FORVM » Print-Ausgabe » Jahrgänge 1968 - 1981 » Jahrgang 1972 » No. 222
Günther Nenning

Salzburger Nixonspiele

Konsequenzen für die Linke
Für die Demonstration am Samstagabend war folgende Route polizeilich angemeldet: Beginn: Alter Markt in der Innenstadt; Mönchsbergtunnel; Neutorstraße; Maxglaner Hauptstraße; Innsbrucker Bundesstraße; Flughafen (Salzburger mögen den Wiener Zeichner entschuldigen, die Unterführung beim Flughafen und die Zufahrtstraße zum Flughafengebäude hat er nicht ganz hingekriegt). Kurzfristig vor Beginn wurde die Demonstration zum Flughafen verboten, nur bis zur Schwedenbrücke (dicker schwarzer Riegel) nicht untersagt. Sie wurde daraufhin schon am Ende der Neutorstraße vom Veranstalter aufgelöst. Dies ermöglichte die Umgehung der Polizeisperre an der Schwedenbrücke (dicker schwarzer Riegel) im Laufschritt über Bayernstraße, Ganshofstraße, Aiglhofstraße, Mühlbach- und Glanbachbrücke, Durchsickerung oder Umgehung der eilends errichteten neuen Polizeisperren (schraffiert 1-3) und über Feld und Wald doch zum Flughafen: in einer Art Zangenoperation teils aufs Rollfeld, teils vor das Flughafengebäude (Kreuz = Polizeiprügel).

I. Ehre

Österreich war in Gefahr, sein Ansehen in der Welt einzubüßen; wäre es nach den fremdenverkehrsgierigen Salzburger Bürgern gegangen, hätte der Nixon-Besuch Samstag, Pfingstsonntag und -montag den Mozartkugelschokoladeüberguß ungetrübter Freundlichkeit bekommen. Was auf dem Verfassungspapier demokratische Republik heißt, wäre einmal mehr als Operettenstaat entlarvt worden. Österreichs demokratisch-republikanische Ehre retteten mehrere Tausend seiner Bürger, hauptsächlich junge: sie demonstrierten Samstag und Sonntag in Salzburg gegen Nixon und seine Indochinapolitik; sie zeigten, daß der Protest gegen einen verbrecherischen Krieg auch bei Österreichern Vorrang hat vor dem Fremdenverkehr. Die Ehrenrettung der demokratischen Republik Österreich vollzog sich unter der Augenzeugenschaft von 600 ausländischen Journalisten, darunter 300 aus den USA, die mit Nixon in Salzburg zwischenlandeten, und 800 Millionen Fernsehzuschauern in aller Welt via Satellit.

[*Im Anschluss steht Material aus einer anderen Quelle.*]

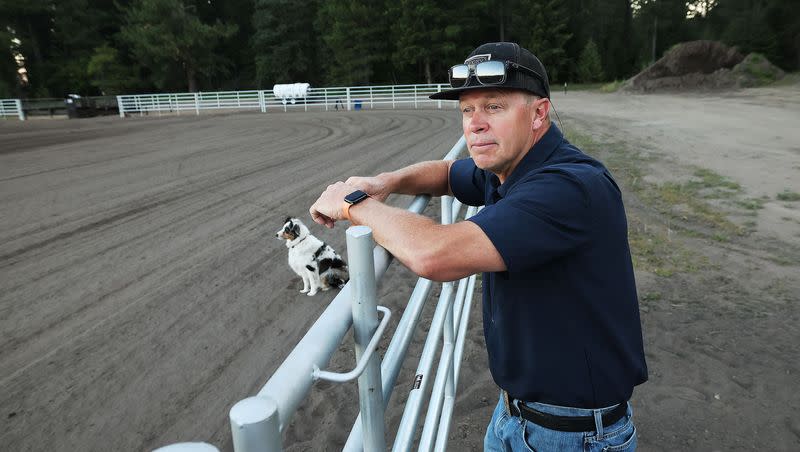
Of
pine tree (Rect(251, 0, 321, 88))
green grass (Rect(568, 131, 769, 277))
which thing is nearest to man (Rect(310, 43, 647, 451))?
green grass (Rect(568, 131, 769, 277))

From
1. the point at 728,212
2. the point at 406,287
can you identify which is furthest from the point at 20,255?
the point at 728,212

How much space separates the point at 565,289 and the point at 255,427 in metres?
1.31

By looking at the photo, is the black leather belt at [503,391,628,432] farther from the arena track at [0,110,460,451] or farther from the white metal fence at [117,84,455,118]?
the white metal fence at [117,84,455,118]

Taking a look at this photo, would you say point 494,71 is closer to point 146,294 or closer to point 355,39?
point 146,294

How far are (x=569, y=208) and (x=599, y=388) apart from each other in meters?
0.70

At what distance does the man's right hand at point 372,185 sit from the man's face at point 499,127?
0.78m

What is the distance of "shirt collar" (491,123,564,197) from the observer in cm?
205

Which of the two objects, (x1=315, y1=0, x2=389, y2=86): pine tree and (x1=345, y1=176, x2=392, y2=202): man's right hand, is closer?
(x1=345, y1=176, x2=392, y2=202): man's right hand

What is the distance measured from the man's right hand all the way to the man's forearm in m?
0.02

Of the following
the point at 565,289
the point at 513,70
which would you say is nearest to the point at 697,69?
the point at 513,70

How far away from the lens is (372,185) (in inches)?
111

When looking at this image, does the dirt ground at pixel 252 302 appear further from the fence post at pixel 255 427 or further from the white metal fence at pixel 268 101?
the white metal fence at pixel 268 101

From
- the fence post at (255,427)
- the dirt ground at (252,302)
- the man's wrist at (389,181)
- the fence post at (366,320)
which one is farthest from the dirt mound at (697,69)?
the fence post at (255,427)

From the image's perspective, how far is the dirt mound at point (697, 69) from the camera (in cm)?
3197
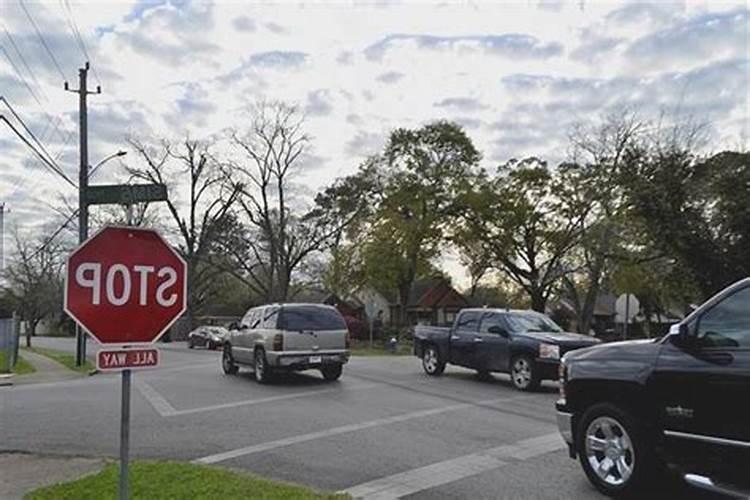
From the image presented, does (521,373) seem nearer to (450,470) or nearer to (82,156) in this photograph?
Answer: (450,470)

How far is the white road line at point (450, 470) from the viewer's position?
22.7ft

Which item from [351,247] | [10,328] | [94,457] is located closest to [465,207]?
[351,247]

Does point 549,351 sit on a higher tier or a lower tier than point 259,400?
higher

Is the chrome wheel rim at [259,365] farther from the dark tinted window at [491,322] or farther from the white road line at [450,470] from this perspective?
the white road line at [450,470]

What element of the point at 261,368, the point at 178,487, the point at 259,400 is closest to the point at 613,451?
the point at 178,487

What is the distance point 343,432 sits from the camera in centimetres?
1011

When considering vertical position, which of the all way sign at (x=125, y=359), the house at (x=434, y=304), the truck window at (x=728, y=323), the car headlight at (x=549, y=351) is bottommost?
the car headlight at (x=549, y=351)

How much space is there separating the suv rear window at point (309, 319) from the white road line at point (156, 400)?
3.09 meters

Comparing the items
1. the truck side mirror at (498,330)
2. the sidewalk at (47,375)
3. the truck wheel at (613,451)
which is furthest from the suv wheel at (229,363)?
the truck wheel at (613,451)

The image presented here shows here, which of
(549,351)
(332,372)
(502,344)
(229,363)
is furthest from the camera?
(229,363)

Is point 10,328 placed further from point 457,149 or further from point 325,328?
point 457,149

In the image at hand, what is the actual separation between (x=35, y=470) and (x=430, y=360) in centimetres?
1172

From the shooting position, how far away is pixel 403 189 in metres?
49.6

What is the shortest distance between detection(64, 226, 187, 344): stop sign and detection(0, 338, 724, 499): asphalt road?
3.03 meters
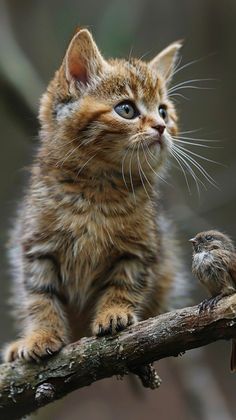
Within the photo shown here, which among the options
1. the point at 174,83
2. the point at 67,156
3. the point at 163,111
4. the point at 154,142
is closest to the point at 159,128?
the point at 154,142

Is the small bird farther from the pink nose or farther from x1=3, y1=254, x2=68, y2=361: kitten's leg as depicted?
x1=3, y1=254, x2=68, y2=361: kitten's leg

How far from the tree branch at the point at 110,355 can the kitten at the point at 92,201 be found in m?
0.21

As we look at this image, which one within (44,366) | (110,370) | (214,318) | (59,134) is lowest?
(214,318)

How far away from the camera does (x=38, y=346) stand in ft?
12.2

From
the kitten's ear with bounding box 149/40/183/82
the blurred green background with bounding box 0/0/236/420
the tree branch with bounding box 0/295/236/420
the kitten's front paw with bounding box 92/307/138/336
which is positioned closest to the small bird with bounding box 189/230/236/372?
the tree branch with bounding box 0/295/236/420

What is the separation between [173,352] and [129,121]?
1.23 meters

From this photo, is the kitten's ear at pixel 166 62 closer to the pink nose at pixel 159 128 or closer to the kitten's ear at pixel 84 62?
the kitten's ear at pixel 84 62

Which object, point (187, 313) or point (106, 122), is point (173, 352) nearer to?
point (187, 313)

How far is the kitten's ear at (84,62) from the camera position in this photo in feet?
13.2

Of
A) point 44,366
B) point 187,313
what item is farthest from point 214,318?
point 44,366

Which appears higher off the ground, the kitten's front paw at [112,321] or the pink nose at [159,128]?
the pink nose at [159,128]

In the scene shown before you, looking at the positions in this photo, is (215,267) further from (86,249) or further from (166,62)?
(166,62)

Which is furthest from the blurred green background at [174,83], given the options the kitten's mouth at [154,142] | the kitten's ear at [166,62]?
the kitten's mouth at [154,142]

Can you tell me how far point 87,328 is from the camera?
4246mm
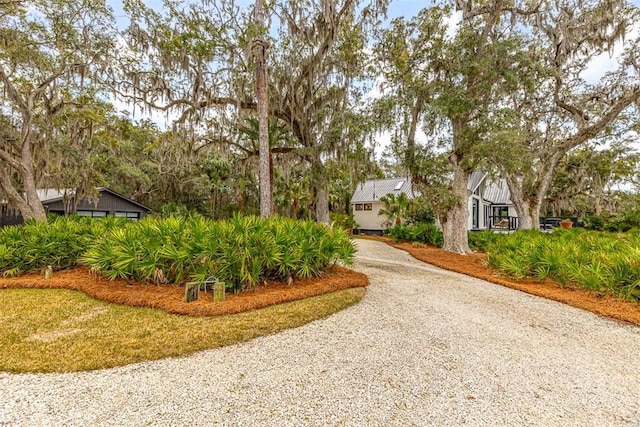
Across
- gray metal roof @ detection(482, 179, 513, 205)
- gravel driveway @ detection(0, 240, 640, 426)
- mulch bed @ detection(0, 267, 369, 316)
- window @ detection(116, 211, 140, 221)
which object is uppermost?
gray metal roof @ detection(482, 179, 513, 205)

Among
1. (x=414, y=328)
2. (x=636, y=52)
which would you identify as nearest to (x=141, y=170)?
(x=414, y=328)

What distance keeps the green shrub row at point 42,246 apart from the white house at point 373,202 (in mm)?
16681

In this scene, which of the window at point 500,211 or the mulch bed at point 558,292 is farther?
the window at point 500,211

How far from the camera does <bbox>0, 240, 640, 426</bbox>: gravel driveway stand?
229 centimetres

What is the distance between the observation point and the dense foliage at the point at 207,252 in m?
5.38

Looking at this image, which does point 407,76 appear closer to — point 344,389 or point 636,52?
point 636,52

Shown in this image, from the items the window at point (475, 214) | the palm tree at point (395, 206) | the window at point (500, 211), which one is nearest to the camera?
the palm tree at point (395, 206)

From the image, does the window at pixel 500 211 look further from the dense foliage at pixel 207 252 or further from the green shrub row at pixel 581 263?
the dense foliage at pixel 207 252

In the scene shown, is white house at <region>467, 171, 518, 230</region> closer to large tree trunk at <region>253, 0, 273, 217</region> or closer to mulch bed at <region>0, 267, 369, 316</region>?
large tree trunk at <region>253, 0, 273, 217</region>

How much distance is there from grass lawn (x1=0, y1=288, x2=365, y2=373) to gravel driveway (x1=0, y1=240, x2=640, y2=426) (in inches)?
7.8

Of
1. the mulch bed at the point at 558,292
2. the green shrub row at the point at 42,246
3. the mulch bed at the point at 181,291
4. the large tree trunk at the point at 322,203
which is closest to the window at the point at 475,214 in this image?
the mulch bed at the point at 558,292

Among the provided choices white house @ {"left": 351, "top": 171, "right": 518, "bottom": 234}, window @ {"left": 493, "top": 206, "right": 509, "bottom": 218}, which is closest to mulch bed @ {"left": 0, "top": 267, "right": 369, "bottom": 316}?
white house @ {"left": 351, "top": 171, "right": 518, "bottom": 234}

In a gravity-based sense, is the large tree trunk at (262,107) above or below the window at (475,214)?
above

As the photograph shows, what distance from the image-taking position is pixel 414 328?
4059 millimetres
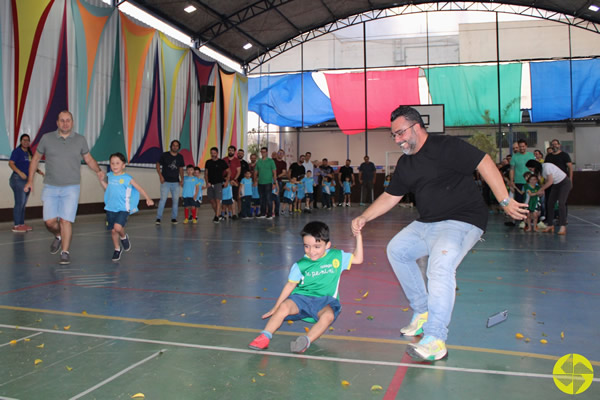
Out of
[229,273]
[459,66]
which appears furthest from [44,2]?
[459,66]

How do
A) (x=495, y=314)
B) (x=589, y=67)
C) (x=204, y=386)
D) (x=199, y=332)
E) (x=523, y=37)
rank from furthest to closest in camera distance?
(x=523, y=37), (x=589, y=67), (x=495, y=314), (x=199, y=332), (x=204, y=386)

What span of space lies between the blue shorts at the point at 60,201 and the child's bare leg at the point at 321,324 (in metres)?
4.27

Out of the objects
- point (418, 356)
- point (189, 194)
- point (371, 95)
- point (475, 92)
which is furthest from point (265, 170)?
point (475, 92)

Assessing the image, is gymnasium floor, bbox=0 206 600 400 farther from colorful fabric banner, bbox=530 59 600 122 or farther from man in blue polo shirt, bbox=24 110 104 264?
colorful fabric banner, bbox=530 59 600 122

Diesen jungen Menschen gebührt Dank. Wenn irgendwer, sind sie die Besten der Nation. Wenn irgendwem, gehört ihnen so Gott will, d.h. so sie wollen — die Zukunft des Landes, die Zukunft der Welt.

Diese jungen Menschen haben beispielhaften Mut bewiesen; sie hatten gegen sich: die unaufgeklärten Massenmedien; die unaufgeklärte Bevölkerung; die unaufgeklärte Polizei. In Sandalen, Blue Jeans und Pullover überlisteten sie deren schwerbewaffnetes Massenaufgebot und gelangten — ihrer 1500 von rund 5000 im abendlichen Demonstrationszug — quer durch Wald, Feld, Bach im Schutz der Dunkelheit bis auf das Rollfeld des Flughafens Salzburg-Maxglan. Dort blieben sie, bis sie von der Polizei weggeprügelt und -getrampelt wurden.

Kommentar im Arrestantenwagen, unter weiteren Prügeln und Fußtritten: „Euch hauen wir jetzt in die Salzach.“

Kommentar im Landeskrankenhaus: „Wenn die euch etwas fester gehaut hätten, hätten wir jetzt unsere Ruh’“ (Hippokratischer Eid, Spezialfassung für Provinz Salzburg).

Nixons Maschine kreiste unterdessen im Norden der Stadt und landete mit zehnminütiger Verspätung Samstag, 22.40 Uhr. Es spielte die Halleiner Bürgergarde in ihren historischen Uniformen.

II. Demokratie

Die Pfingstdemonstrationen gegen Nixon, am Nachmittag und Abend des Samstags, am Vormittag des Sonntags waren insgesamt die bisher größte Meinungskundgebung der Linken in Österreich. Dementsprechend zeigte sich am bisher deutlichsten das faschistische Potential in diesem Land: nicht schon als marschierende Realität (der Aufruf des „Salzburger Volksblattes“ am Vortag des Nixon-Besuches, eine Art „Bürgerwehr“ zu bilden, war verfrüht) — wohl aber als Möglichkeit angesichts der durch Familie und Erziehung vorgeprägten, von Massenmedien täglich befestigten Bewußtseinslage eines großen Teiles der Bevölkerung.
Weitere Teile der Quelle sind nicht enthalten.